Source document:
-=-=-
Category Archives: Intellectual Property

Fifteen Years AmCham Estonia: A Booming Business

A few days ago, together with my friends, Estonian Foreign Minister Paet and Ambassador Kaljurand, Estonia’s Ambassador to the U.S., I congratulated the American Chamber of Commerce  in Estonia on its 15th birthday.  Almost as old as renewed independence for Estonia itself!

Estonia’s journey from Soviet occupation to a vibrant and innovative economic leader is an example for others to study and follow.  Of  course, for neither Estonia or the Chamber was the path always easy or without its challenges.  But similar to Estonia’s transformation as a nation, the rejuvenation of AmCham I have witnessed over the past several years is tangible and deserves enthusiastic recognition.   AmCham’s mission and desire to grow into an ever stronger and more prominent voice for U.S. business in Estonia is being realized.  I am proud of my Embassy’s strong and creative partnership with AmCham in that role.  Our cooperation runs the gamut of issues and events. From drawing attention to issues such as intellectual property rights, to American community events like our joint Fourth of July celebrations, to creating the Estonian American Innovation Award, we indeed have much to be proud of.

Looking ahead, we see new challenges and opportunities that will require even stronger engagement to help create more jobs on both sides of the Atlantic.  Through expanded business ties and putting our respective innovative economies in high gear.

Many pundits have spoken recently about the United States turning its attention away from Europe and towards Asia.  This has stoked fears that U.S.-European economic and security relationships will suffer. They will not.  The U.S. and Europe, politically, economically, socially and emotionally represent two sides of the same coin.  As to our relations with the Asia/Pacific region, Americans, Estonians and other Europeans can and will walk and chew gum at the same time.
-=-=-
Dataset rows:
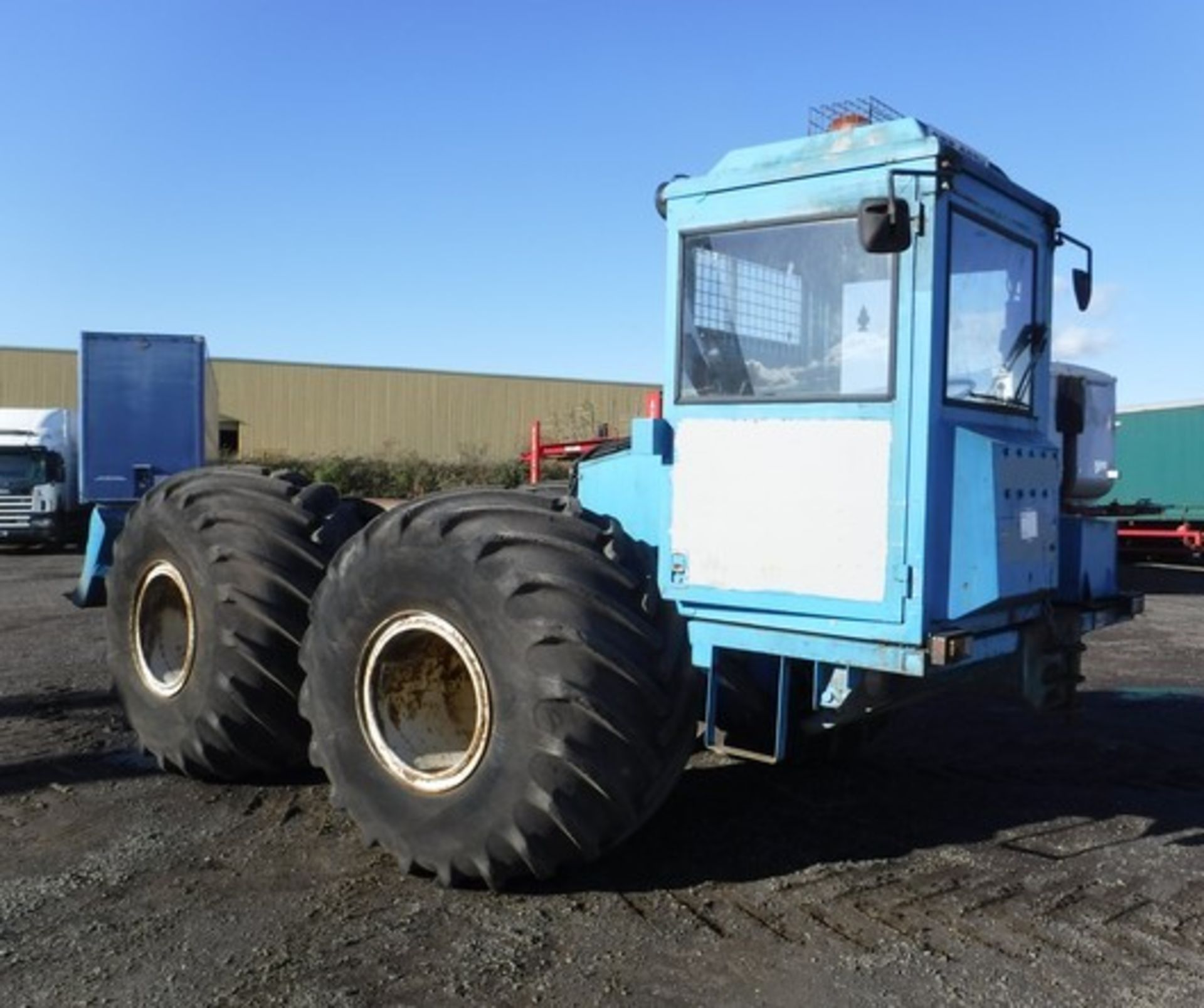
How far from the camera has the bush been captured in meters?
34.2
-=-=-
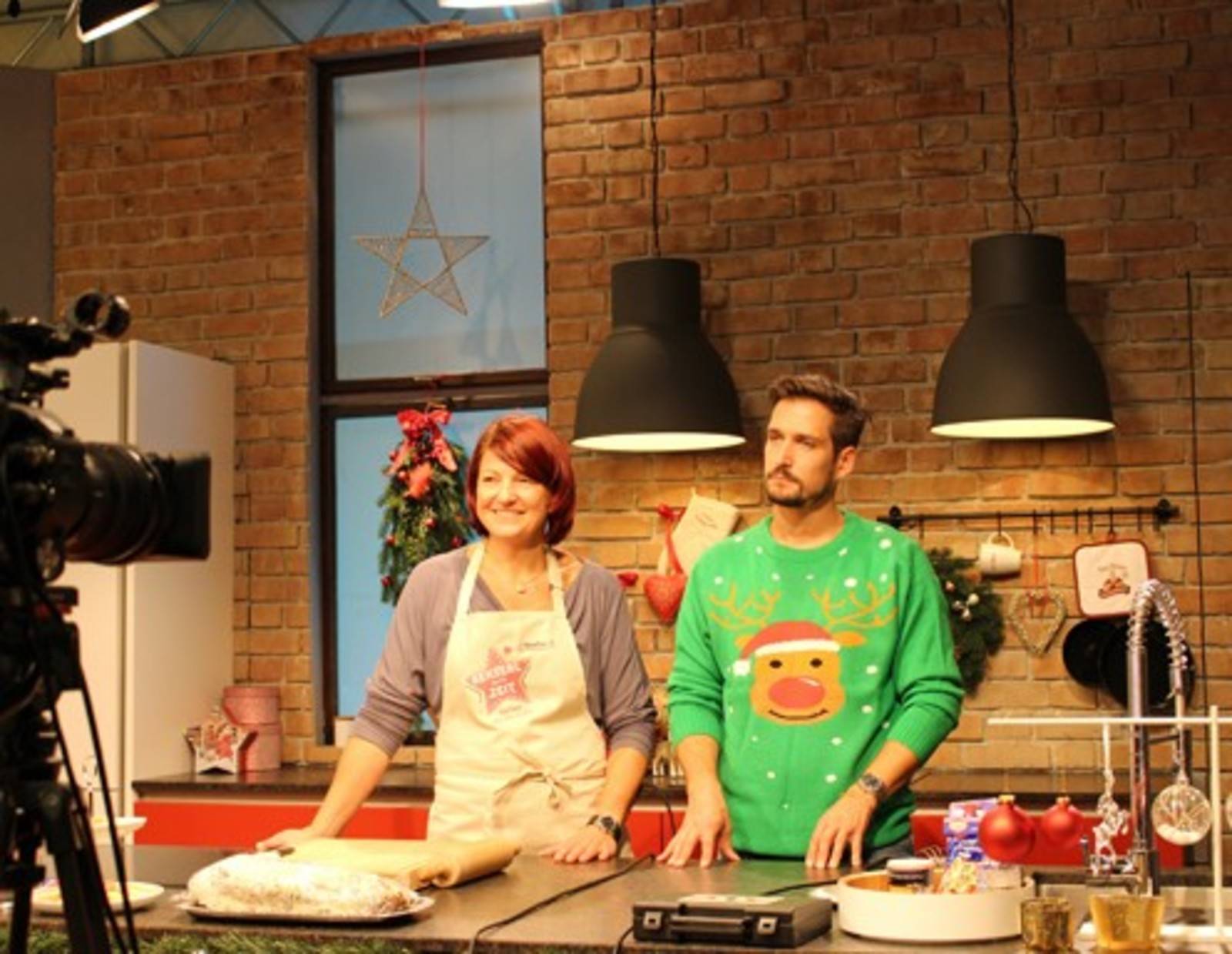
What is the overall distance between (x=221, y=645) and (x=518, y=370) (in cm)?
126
-=-=-
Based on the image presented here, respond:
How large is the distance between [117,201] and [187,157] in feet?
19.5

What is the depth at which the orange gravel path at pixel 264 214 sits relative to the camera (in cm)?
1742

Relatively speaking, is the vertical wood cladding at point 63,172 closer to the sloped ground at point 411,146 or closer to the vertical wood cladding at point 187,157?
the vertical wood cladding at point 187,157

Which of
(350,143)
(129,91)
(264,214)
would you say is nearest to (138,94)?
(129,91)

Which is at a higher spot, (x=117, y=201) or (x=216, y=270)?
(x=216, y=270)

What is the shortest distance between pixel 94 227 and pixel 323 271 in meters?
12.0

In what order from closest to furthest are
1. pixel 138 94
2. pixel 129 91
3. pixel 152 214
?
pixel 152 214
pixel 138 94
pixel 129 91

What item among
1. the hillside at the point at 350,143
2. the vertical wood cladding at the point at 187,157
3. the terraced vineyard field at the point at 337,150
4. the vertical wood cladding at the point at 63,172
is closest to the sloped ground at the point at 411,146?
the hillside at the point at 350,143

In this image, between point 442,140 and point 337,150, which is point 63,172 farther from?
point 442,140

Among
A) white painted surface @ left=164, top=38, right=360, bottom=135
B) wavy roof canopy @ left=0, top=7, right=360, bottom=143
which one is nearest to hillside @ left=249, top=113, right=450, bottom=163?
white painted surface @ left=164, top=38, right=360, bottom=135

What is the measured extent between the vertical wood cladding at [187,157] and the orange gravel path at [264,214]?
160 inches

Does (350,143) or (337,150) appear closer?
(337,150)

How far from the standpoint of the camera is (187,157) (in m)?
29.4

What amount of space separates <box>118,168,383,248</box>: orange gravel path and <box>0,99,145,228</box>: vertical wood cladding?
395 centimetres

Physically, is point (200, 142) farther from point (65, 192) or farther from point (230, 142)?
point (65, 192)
-=-=-
Request:
Write out the stretch of the AmCham Estonia post from "Category Archives: Intellectual" through "for Estonia itself!", copied exactly.

Task output:
Category Archives: Intellectual Property

Fifteen Years AmCham Estonia: A Booming Business

A few days ago, together with my friends, Estonian Foreign Minister Paet and Ambassador Kaljurand, Estonia’s Ambassador to the U.S., I congratulated the American Chamber of Commerce  in Estonia on its 15th birthday.  Almost as old as renewed independence for Estonia itself!